Вздорные обвинения были предъявлены не только Берии и его сыну. Жену Берии, научного сотрудника Сельскохозяйственной академии, обвинили в том, что она использовала в корыстных целях государственный транспорт, – самолёт, на котором привезла из Нечерноземья ведро краснозёма. Объяснение, что она занимается исследованием почв и краснозём нужен был ей для научной работы, во внимание не приняли[228]. Не было бы краснозёма, что-нибудь иное придумали бы. У «наивных» членов Политбюро, «не имевших полного представления о незаконных арестах», накопился богатый опыт, которые они продолжали использовать. Уже без Сталина.
…Прошло одиннадцать лет.

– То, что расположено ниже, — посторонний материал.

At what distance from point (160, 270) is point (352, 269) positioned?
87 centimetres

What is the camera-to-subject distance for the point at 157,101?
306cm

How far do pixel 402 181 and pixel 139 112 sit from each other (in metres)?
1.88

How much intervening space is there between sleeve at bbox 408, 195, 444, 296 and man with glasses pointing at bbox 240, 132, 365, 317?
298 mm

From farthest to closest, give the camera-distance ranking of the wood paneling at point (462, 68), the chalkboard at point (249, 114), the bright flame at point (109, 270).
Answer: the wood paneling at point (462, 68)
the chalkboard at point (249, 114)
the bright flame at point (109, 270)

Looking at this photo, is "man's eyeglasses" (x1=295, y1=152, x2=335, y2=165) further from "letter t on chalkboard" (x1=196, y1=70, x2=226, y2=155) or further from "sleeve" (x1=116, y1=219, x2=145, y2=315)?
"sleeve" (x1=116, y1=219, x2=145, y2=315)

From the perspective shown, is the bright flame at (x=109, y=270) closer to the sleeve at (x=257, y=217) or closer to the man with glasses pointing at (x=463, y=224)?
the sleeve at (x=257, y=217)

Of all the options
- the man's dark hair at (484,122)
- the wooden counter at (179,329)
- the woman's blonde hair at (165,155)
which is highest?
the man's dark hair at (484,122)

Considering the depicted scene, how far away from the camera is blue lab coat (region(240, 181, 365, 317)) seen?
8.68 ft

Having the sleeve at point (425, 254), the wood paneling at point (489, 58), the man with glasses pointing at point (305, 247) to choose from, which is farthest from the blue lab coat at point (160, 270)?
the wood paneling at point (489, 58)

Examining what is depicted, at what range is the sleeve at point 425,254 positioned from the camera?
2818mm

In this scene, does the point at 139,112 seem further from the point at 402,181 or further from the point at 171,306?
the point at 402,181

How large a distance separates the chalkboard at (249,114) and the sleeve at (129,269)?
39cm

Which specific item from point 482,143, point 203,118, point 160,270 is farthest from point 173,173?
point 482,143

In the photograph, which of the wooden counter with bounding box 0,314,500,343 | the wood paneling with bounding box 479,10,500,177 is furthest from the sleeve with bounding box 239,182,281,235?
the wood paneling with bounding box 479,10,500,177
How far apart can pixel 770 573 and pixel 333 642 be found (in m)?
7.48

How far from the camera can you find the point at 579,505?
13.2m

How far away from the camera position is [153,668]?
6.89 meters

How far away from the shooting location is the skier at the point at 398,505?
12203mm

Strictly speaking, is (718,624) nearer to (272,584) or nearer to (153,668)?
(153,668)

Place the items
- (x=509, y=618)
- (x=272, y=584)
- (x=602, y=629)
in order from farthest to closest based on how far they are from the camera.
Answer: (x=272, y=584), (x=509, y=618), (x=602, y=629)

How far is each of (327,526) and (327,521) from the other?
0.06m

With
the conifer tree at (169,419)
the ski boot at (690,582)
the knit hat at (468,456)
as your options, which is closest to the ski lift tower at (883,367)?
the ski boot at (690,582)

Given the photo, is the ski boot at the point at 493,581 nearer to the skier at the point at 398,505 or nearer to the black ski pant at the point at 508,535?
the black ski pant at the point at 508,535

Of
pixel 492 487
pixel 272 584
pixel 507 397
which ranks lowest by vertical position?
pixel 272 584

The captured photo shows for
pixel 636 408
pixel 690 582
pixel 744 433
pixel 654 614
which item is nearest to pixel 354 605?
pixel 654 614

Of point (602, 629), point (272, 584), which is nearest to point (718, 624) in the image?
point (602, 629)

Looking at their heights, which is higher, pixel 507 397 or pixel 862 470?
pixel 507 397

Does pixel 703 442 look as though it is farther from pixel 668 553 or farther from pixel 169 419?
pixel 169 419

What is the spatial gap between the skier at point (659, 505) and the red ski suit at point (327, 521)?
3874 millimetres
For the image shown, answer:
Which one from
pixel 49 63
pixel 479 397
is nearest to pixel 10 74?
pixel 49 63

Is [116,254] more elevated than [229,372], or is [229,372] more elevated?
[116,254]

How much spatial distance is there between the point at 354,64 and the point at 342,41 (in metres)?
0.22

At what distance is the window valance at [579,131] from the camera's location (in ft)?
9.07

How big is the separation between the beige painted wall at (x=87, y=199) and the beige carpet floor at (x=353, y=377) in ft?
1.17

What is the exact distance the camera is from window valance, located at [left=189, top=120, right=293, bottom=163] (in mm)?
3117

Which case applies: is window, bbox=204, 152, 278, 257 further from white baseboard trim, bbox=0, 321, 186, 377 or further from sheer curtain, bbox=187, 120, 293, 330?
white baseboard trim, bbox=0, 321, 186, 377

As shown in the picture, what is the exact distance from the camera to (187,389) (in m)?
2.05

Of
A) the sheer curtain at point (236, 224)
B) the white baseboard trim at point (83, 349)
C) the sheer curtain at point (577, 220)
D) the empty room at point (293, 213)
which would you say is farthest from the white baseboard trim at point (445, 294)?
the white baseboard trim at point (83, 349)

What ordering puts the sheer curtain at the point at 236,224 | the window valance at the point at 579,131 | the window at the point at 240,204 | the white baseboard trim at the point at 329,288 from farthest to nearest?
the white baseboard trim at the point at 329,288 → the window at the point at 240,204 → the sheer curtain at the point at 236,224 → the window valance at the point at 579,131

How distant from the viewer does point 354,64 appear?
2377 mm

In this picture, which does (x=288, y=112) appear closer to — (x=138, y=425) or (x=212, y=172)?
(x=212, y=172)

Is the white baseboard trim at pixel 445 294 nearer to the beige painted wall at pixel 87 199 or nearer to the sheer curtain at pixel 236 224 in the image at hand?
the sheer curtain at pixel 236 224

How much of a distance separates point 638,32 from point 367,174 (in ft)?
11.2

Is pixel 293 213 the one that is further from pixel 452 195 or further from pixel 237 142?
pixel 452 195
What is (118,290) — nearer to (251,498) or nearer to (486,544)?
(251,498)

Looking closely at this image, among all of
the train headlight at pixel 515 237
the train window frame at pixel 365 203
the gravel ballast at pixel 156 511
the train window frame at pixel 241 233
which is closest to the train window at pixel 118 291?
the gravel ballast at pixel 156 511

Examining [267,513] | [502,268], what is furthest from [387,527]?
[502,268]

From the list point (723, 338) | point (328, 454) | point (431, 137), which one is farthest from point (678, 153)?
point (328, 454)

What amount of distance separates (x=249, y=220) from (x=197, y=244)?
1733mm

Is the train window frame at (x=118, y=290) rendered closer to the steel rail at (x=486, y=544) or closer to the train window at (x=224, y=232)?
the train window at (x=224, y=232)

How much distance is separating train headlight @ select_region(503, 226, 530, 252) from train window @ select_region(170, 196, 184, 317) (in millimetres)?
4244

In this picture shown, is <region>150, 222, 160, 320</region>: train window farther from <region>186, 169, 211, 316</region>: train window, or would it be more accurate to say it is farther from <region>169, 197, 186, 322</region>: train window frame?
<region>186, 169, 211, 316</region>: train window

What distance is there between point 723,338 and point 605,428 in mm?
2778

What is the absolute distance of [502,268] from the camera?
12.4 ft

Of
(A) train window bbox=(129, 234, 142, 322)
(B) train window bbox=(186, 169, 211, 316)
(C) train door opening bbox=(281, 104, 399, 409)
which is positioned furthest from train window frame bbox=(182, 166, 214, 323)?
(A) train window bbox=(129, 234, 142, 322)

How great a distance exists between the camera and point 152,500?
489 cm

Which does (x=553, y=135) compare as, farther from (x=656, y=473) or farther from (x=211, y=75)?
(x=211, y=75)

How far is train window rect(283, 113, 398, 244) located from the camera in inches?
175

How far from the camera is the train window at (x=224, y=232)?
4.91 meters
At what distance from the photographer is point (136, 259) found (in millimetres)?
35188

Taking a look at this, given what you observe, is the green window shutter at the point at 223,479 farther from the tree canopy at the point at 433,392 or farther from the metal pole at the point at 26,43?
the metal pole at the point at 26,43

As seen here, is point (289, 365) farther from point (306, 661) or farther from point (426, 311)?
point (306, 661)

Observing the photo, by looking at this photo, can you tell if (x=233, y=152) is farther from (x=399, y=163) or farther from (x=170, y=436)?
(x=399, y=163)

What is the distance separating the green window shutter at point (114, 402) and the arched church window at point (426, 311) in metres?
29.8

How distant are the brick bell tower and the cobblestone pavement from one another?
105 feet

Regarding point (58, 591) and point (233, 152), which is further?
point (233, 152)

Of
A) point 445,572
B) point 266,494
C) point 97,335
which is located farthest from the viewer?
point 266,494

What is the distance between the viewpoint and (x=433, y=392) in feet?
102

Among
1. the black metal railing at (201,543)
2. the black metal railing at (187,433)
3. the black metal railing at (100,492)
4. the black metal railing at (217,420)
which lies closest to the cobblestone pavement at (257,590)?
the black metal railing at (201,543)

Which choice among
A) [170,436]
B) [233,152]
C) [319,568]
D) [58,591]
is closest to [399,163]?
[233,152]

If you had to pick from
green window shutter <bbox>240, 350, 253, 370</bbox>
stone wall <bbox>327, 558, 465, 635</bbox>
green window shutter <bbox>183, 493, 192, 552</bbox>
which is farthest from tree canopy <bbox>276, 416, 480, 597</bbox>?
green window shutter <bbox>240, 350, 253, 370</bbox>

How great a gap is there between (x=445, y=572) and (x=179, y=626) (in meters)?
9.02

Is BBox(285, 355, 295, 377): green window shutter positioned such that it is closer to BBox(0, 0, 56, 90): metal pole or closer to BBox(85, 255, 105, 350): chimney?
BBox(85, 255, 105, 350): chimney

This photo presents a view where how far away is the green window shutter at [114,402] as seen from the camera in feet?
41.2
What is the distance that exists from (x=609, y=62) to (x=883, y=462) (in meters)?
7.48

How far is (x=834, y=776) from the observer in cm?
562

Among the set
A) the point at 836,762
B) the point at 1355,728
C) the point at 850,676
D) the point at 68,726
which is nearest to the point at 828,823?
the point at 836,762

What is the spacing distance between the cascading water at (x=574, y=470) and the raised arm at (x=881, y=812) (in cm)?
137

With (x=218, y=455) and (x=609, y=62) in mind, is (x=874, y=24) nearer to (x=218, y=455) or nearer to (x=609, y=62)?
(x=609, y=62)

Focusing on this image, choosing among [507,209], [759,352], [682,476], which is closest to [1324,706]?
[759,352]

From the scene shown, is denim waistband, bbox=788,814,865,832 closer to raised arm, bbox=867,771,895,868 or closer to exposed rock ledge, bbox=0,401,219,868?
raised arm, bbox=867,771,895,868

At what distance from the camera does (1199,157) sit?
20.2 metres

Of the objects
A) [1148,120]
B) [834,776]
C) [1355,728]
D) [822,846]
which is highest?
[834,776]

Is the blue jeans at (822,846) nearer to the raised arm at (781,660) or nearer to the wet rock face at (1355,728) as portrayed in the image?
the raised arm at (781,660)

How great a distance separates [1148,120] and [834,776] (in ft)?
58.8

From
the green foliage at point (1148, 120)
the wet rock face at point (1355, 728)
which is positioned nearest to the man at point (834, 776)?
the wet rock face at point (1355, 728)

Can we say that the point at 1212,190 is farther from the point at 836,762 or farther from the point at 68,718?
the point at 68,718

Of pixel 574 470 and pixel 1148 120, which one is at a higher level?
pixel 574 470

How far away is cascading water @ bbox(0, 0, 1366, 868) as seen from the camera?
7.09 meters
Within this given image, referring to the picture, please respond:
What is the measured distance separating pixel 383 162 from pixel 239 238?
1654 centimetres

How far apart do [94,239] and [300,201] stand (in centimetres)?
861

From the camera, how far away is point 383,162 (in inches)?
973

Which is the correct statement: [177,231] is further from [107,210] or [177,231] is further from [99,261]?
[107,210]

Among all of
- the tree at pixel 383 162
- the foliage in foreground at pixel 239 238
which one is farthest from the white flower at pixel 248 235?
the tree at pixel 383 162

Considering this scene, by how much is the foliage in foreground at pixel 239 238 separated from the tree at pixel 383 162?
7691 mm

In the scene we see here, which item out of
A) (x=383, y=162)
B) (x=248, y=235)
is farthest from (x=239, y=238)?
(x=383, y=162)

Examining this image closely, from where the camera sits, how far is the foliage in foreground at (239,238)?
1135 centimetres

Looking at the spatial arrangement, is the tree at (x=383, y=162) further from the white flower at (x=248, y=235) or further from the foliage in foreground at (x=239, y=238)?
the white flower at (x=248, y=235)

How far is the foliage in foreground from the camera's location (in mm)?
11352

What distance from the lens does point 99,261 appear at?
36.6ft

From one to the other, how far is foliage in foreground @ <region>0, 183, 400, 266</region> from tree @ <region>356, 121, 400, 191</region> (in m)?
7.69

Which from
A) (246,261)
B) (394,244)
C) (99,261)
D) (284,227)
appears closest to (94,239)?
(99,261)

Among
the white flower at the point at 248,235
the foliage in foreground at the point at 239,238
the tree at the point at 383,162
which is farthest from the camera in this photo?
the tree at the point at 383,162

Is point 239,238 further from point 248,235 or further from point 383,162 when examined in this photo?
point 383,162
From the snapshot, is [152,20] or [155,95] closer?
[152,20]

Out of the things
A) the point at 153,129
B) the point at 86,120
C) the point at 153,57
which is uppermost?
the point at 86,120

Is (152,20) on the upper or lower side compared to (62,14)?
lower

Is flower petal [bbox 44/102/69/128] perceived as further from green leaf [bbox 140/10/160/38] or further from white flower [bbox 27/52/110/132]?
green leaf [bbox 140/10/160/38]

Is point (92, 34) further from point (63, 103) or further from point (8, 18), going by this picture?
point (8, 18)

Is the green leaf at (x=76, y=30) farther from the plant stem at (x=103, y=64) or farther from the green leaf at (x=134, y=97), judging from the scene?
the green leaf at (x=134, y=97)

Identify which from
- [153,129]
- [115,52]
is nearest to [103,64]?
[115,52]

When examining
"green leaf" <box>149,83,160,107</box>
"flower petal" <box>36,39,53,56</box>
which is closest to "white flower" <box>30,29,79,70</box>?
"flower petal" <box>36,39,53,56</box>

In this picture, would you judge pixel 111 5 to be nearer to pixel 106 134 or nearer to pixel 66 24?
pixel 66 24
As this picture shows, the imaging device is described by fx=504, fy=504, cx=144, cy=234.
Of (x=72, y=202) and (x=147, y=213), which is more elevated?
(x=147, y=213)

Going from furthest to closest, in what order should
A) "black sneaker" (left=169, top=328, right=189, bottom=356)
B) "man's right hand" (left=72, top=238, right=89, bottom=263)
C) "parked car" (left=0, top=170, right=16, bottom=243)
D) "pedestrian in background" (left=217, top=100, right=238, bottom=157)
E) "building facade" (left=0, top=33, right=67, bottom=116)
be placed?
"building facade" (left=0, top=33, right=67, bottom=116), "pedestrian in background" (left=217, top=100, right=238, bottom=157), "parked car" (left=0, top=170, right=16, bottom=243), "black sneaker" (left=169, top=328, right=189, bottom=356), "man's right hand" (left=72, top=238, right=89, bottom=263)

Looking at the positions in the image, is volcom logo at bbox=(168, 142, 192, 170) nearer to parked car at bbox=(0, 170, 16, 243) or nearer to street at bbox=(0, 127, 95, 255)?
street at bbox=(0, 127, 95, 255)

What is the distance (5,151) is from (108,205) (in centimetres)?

Расправившись с друзьями – Молотовым, Кагановичем, Маленковым и Булганиным и создав собственный культ личности, Хрущёв дожил до октябрьского пленума ЦК (1964), на котором пережил собственное свержение. Его не расстреляли, предоставили персональную пенсию и семью не обидели – не выслали на поселение. Правда, зять лишился поста главного редактора газеты «Известия», а жена перестала возглавлять Комитет советских женщин. Зато ему сохранили дачу и позволили писать мемуары.
Среди заговорщиков, отправлявших в отставку Хрущёва, оказался непотопляемый и всем вождям преданный Микоян, член Политбюро с 1935 года. Кандидатом в члены Политбюро он стал в далёком двадцать шестом. Он явился прототипом анекдота о непреклонных партийцах, колеблющихся только вместе с линией партии.
Начав писать мемуары, пенсионер Хрущёв вернулся к событиям, связанным с арестом Берии. Риторика не изменилась: «изверг», «палач» и бездоказательное обвинение, что он якобы собрал в Москве убийц, готовых посягнуть на лидеров советского государства.
«Не хочу играть в скромность, но скажу, что устранение Берии было проведено своевременно. Если бы мы не сделали этого, то совершенно по-другому направлению развивались бы все события внутренней и международной политики Советского Союза. Этот изверг и палач расправился бы со всеми нами, и он уже был близок к такой расправе. Все убийцы, которые выполняли его тайные поручения, были уже собраны им в Москве и, видимо, успели получить или должны были получить задания. После ареста Берии эти люди были названы нам пофамильно. Я сейчас их фамилий не помню (Понятно, что инициатор свержения Берии не может вспомнить того, чего не было. – Р. Г.). Те события очень сблизили нас, потому что Молотов хорошо понимал Берию и знал, на что тот способен. Понимал, что, начни Берия действовать, головы Молотова и Хрущёва полетели бы в первую очередь. Эти головы Берии надо было снять, чтобы развязать себе руки. Было бы пролито море крови, ещё больше, чем при Сталине»[229].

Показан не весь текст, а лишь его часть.